Dado tratar-se de uma IST deve ser instituída terapêutica em ambos os parceiros, interrompendo a cadeia de infeção/reinfeção.
- Os esquemas terapêuticos recomendados são:
- Metronidazol 2 gr, p.o, toma única ou
- Tinidazol 2 gr, p.o, toma única ou
- Secnidazol 2 gr, p.o, toma única
Em alternativa, pode ser feita administração fracionada do metronidazol:
- Metronidazol 500 mg, p.o, 2id, 7 dias (esquema de eleição nos indivíduos VIH positivos)
A evicção alcoólica durante 24horas após metronidazol e 72 h após tinidazol é recomendada.
Na gravidez, a utilização de metronidazol parece ser segura, sendo o fármaco recomendado independentemente da idade gestacional e na dose preconizada.
Evolução
Deve ser aconselhada a evicção das relações sexuais até que a doente e o(s) parceiro(s) tenham terminado a terapêutica e se encontrem assintomáticos, o que acontece, geralmente, ao fim de uma semana.
Na recorrência deve ser excluída a não adesão à terapêutica prévia de algum dos parceiros ou reinfeção por um novo parceiro, e repetir o esquema recomendado, habitualmente com boa resposta. Na sua falência, optar por:
- Metronidazol 500 mg, p.o, 2id, 7 dias ou
- Metronidazol ou tinidazol 2 gr, p.o, 7 dias
Recomendações
O uso do preservativo deve ser recomendado em todas as relações sexuais, dado tratar-se da única forma eficaz de prevenir a infeção.

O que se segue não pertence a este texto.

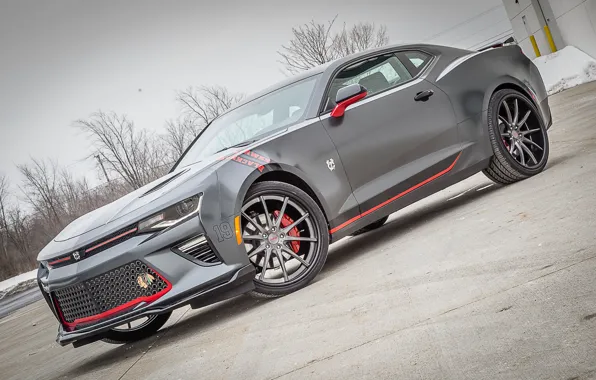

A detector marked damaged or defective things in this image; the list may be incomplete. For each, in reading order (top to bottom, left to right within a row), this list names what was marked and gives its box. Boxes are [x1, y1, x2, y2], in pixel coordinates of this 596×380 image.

cracked concrete surface [1, 81, 596, 378]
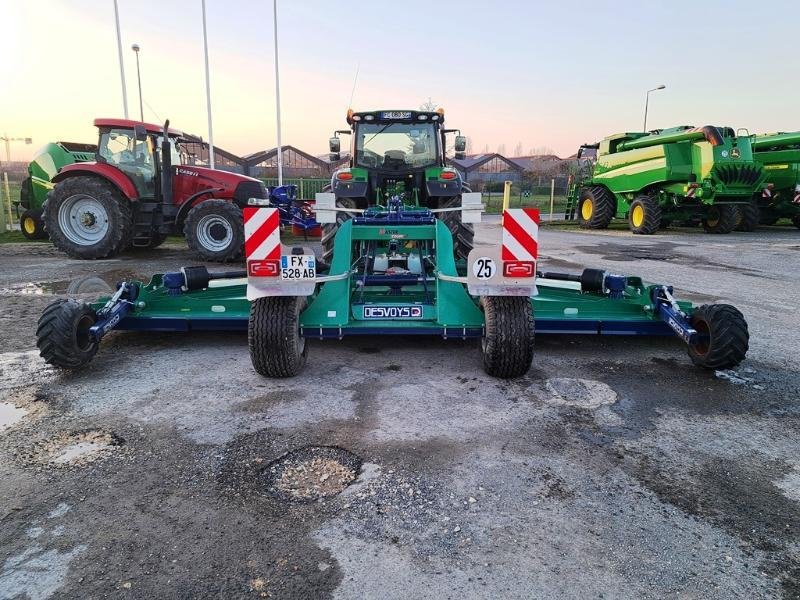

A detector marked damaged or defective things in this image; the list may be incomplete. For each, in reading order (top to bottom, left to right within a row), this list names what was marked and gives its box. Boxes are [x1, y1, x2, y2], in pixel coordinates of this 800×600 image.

pothole [26, 428, 122, 466]
pothole [264, 446, 360, 502]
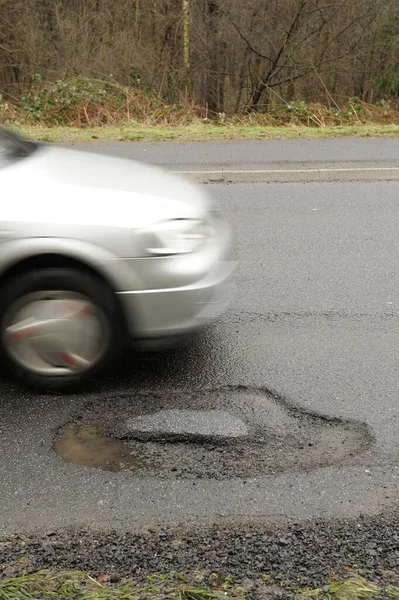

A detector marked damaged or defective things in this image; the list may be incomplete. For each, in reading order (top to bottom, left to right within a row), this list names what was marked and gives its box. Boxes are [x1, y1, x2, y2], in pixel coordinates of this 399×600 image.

cracked asphalt [0, 138, 399, 536]
water in pothole [52, 424, 141, 472]
dark asphalt patch [53, 390, 372, 478]
pothole [54, 390, 376, 478]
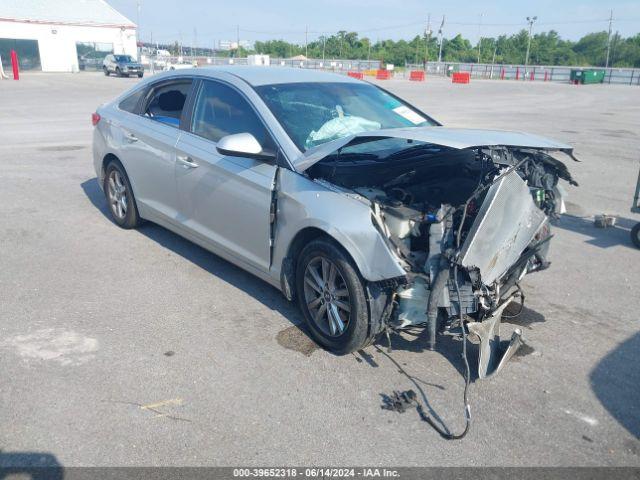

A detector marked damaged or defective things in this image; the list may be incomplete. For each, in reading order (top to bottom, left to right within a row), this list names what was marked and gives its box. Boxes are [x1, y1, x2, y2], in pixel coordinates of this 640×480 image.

damaged silver sedan [92, 67, 576, 376]
crumpled hood [292, 127, 572, 172]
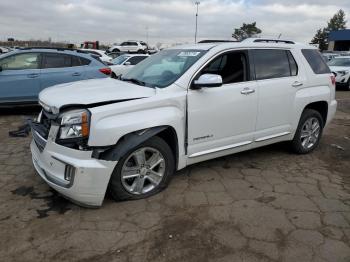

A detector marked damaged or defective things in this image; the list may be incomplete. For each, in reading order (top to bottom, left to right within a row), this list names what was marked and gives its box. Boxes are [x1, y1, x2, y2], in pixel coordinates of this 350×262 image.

crumpled hood [38, 78, 154, 110]
cracked pavement [0, 91, 350, 260]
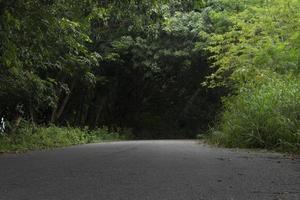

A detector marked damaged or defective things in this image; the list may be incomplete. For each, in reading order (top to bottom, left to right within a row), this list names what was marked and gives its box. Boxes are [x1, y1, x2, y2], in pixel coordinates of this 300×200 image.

cracked asphalt [0, 140, 300, 199]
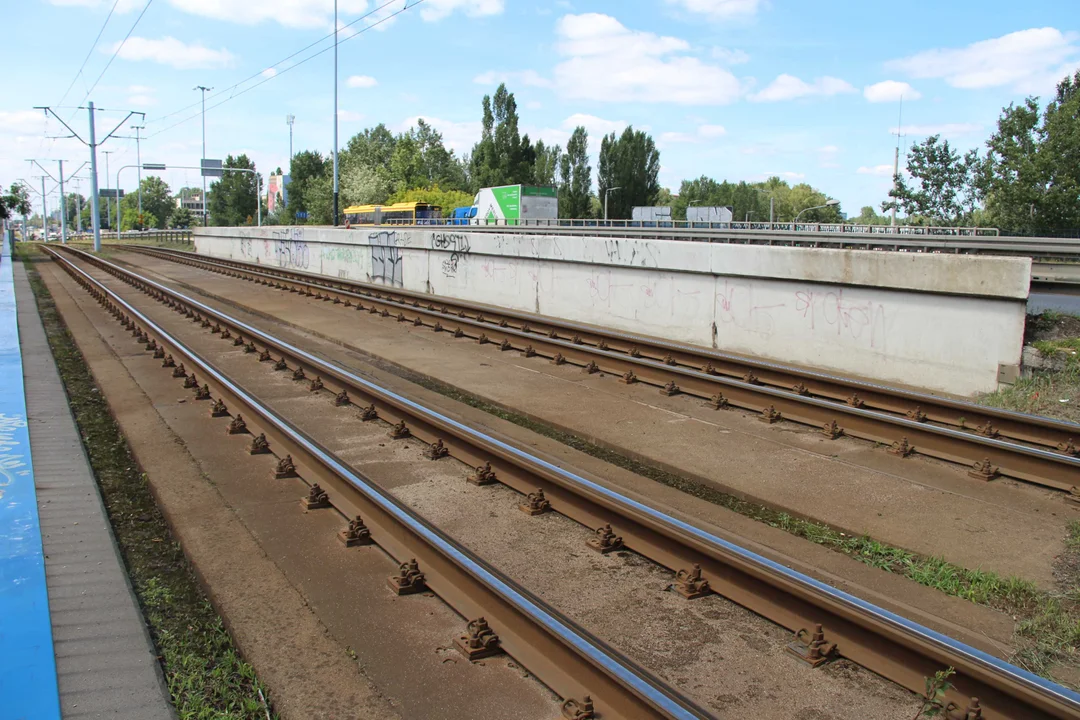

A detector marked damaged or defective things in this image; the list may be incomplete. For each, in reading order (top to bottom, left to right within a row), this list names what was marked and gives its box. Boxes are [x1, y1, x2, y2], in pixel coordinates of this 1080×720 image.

rusty rail track [44, 246, 716, 720]
rusty rail track [52, 245, 1080, 716]
rusty rail track [122, 245, 1080, 492]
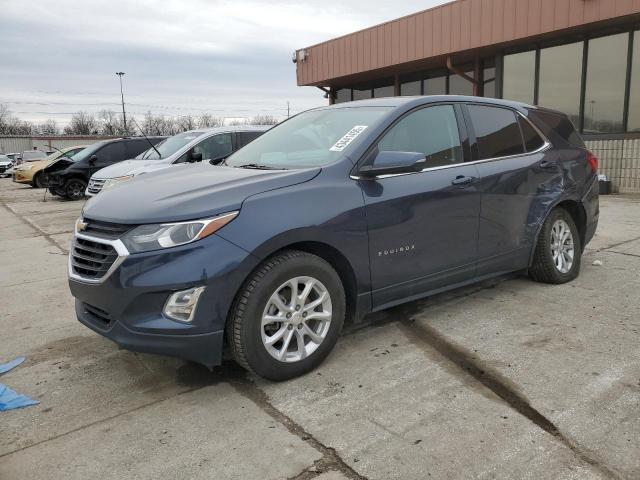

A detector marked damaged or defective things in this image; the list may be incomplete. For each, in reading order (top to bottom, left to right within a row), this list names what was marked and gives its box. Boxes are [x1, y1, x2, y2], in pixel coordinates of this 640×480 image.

crack in pavement [398, 318, 624, 480]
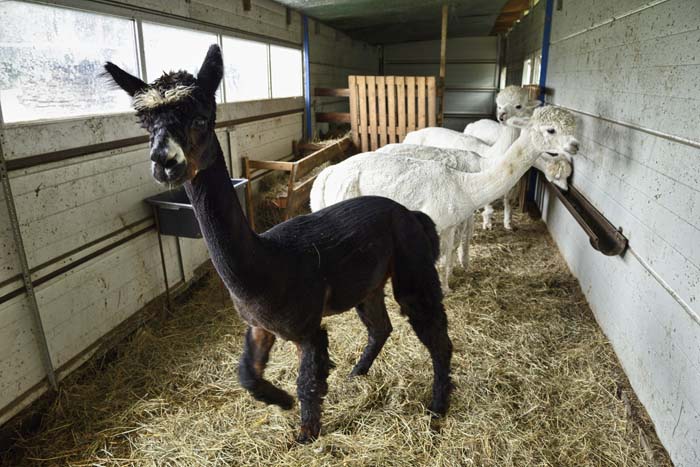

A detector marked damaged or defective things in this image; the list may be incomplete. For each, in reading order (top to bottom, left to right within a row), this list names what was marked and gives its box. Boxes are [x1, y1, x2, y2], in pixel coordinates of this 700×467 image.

rusty metal bracket [548, 181, 628, 258]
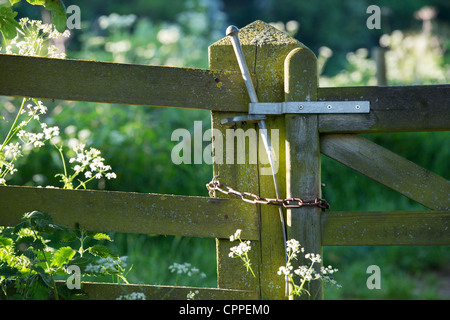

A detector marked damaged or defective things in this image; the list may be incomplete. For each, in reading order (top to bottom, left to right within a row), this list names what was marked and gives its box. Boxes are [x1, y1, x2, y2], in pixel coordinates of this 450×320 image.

rusty chain [206, 176, 328, 211]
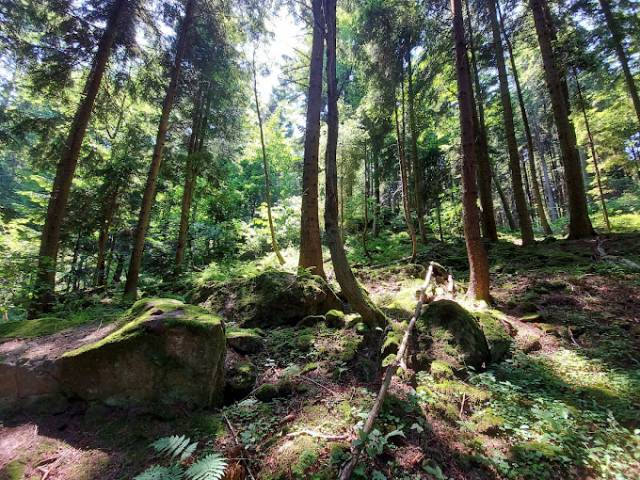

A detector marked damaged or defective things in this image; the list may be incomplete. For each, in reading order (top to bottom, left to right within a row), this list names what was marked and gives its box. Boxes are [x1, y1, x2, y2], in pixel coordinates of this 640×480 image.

broken stick [338, 262, 432, 480]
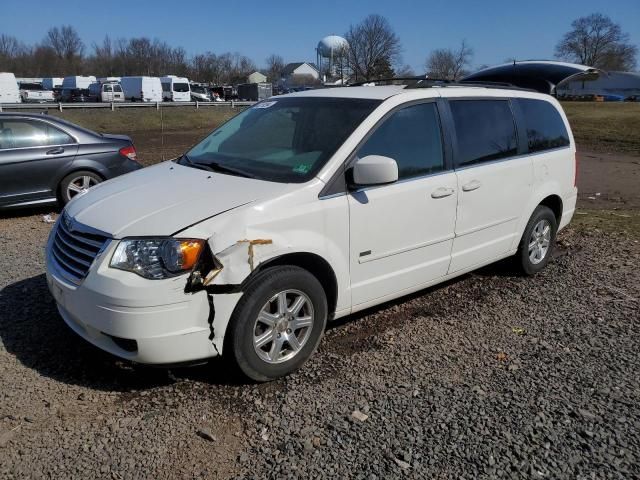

O despiste de outras IST é mandatório e dada a elevada taxa de reinfeção (17% em 3 meses)1 deve ser considerada uma reavaliação até 3 meses após o tratamento.
Nos indivíduos VIH positivos o despiste da tricomoníase deve fazer parte da rotina de vigilância ginecológica anual.
Bibliografia
- Department of Health and Human Services; Centers for Disease Control and Prevention. Sexually Transmitted Diseases Treatment Guidelines, 2015; 64:72-75.
- Revisão dos Consensos em Infeções Vulvovaginais, 2012. Reunião de Consenso Nacional da Sociedade Portuguesa de Ginecologia; Ericeira, 2012; 46-48.
- Sobel, J.D. Trichomoniasis. Uptodate. Acedido em Dezembro 2017.